- _WHAT IS NEEDED_
Except for the images, repeat the entries below word for word.

(Stored data)

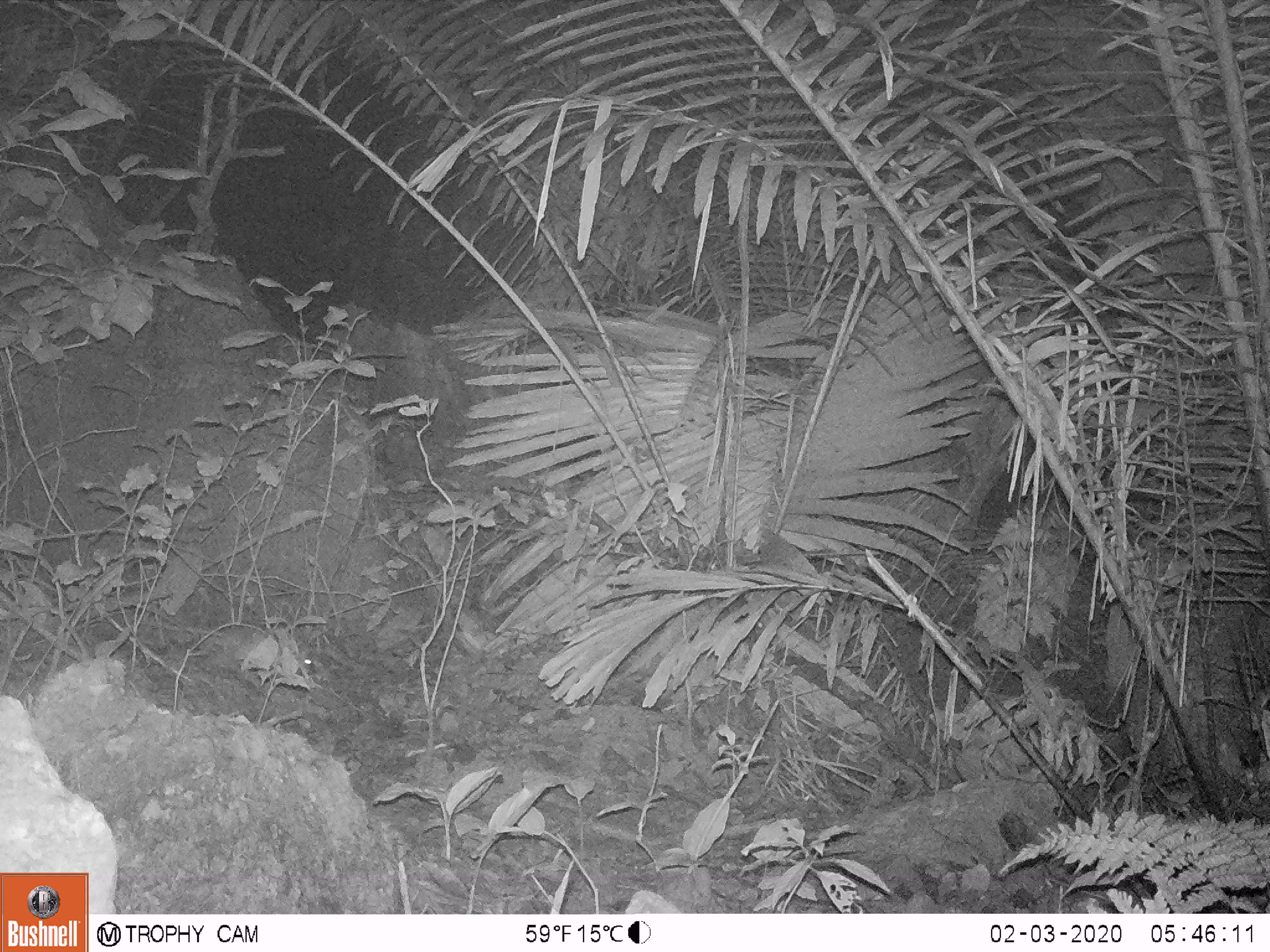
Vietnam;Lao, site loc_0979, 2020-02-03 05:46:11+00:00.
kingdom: Animalia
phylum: Chordata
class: Mammalia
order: Rodentia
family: Muridae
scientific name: Muridae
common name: old-world mice and rats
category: unidentified murid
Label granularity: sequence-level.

- _PROBLEM SOLUTION_
Vietnam;Lao, site loc_0979, 2020-02-03 05:46:11+00:00.
kingdom: Animalia
phylum: Chordata
class: Mammalia
order: Rodentia
family: Muridae
scientific name: Muridae
common name: old-world mice and rats
category: unidentified murid
Label granularity: sequence-level.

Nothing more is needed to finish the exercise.